The friendships we keep are the ones we take care of.

Frankly, I get it: When we were young, we could occupy our female friends' attentions almost completely, without mitigation. But as we get older — and fall into serious romantic relationships, professional obligations, and even social circles — it becomes increasingly difficult to spend time together that isn't punctuated by distractions. Sometimes I wish my best friend and I could go back to those early days, when our primary and most important daily relationship was one another. It's bittersweet to think that we'll never quite get to do that in the same way ever again, that it will only get harder with time to maintain the extreme closeness that characterised the early years of our BFF-dom.
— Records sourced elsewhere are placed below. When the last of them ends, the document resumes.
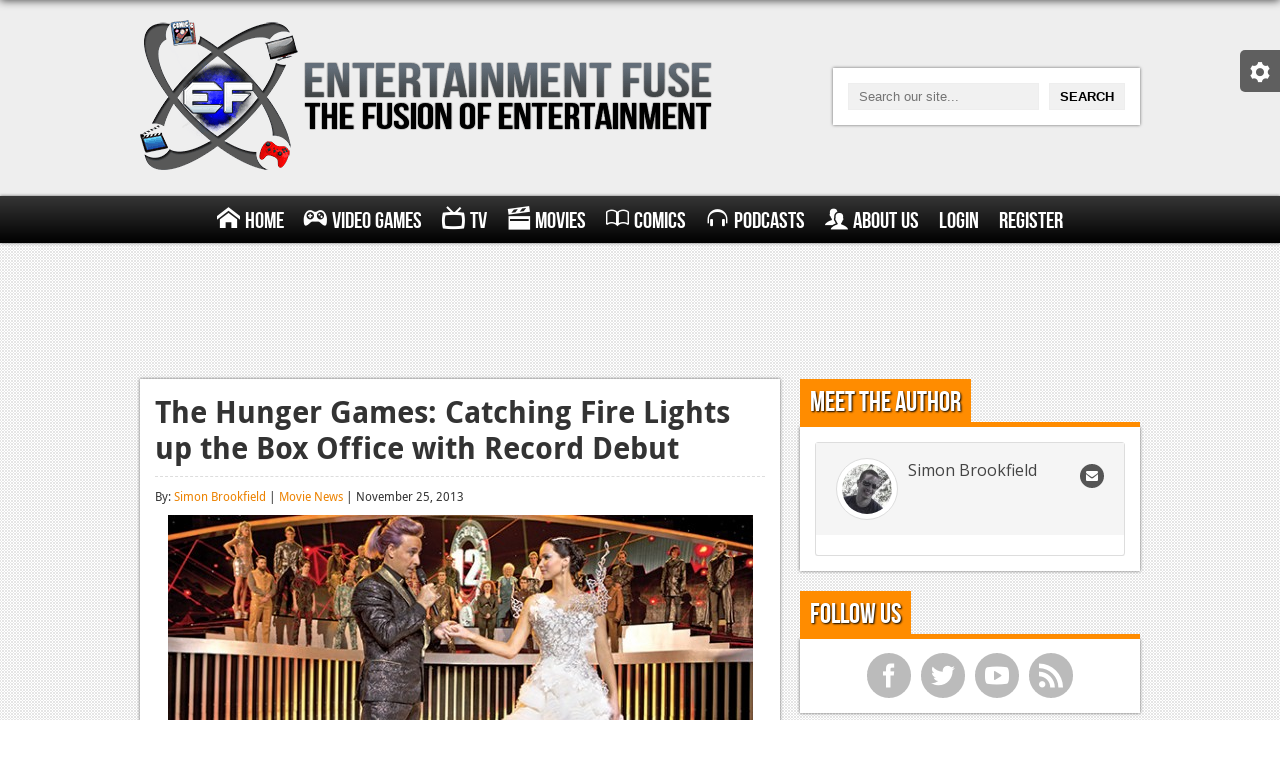

--- FILE ---
content_type: text/html; charset=utf-8
request_url: https://www.google.com/recaptcha/api2/aframe
body_size: 266
content:
<!DOCTYPE HTML><html><head><meta http-equiv="content-type" content="text/html; charset=UTF-8"></head><body><script nonce="iOPygvVu2mJfE8gzofI35g">/** Anti-fraud and anti-abuse applications only. See google.com/recaptcha */ try{var clients={'sodar':'https://pagead2.googlesyndication.com/pagead/sodar?'};window.addEventListener("message",function(a){try{if(a.source===window.parent){var b=JSON.parse(a.data);var c=clients[b['id']];if(c){var d=document.createElement('img');d.src=c+b['params']+'&rc='+(localStorage.getItem("rc::a")?sessionStorage.getItem("rc::b"):"");window.document.body.appendChild(d);sessionStorage.setItem("rc::e",parseInt(sessionStorage.getItem("rc::e")||0)+1);localStorage.setItem("rc::h",'1770037390630');}}}catch(b){}});window.parent.postMessage("_grecaptcha_ready", "*");}catch(b){}</script></body></html>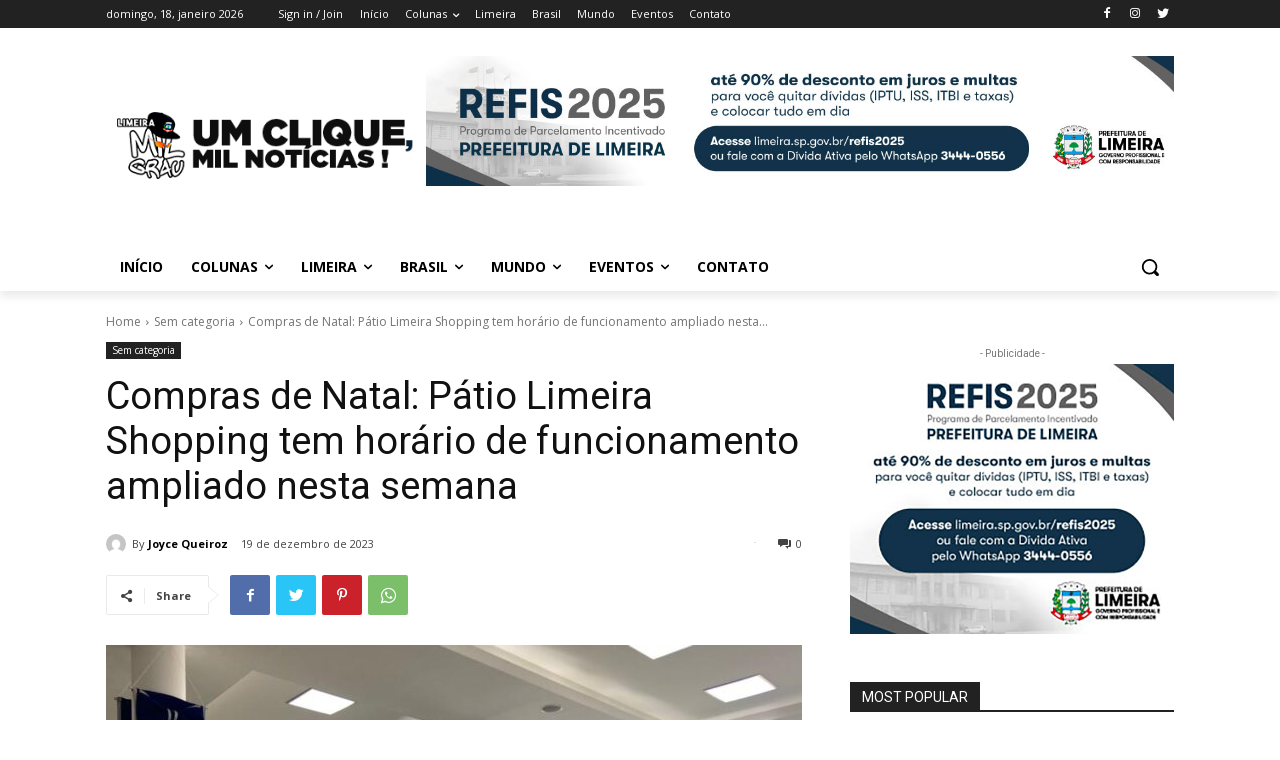

--- FILE ---
content_type: text/html; charset=UTF-8
request_url: https://limeiramilgrau.com.br/wp-admin/admin-ajax.php?td_theme_name=Newspaper&v=11.5.1
body_size: -351
content:
{"4133":28}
Without wanting to give too much away — you should really add this book to your summer reading list — I'll only say that Lauren and Sarah figure out how to find each other again by the end of the book. It's not a perfect, wrapped-up-with-a-bow ending: There's a sad realisation, followed by a recognition that things might never be the same as they once were. Both women will have to reckon with their willingness to make each other a priority as time goes on, even as new responsibilities compete for their attention and time. But that's life, I suppose: The friendships we keep are the ones we take care of. When I finished the book, I made a mental note to give the blond girl a call later that day. But before I could pick up the phone, she called me first. Often, it's my best friend who knows that I need to talk — that it's time to close the drift — before the thought is even fully formed in my mind. Rich and Pretty by Rumaan Alam is out June 7, from Ecco.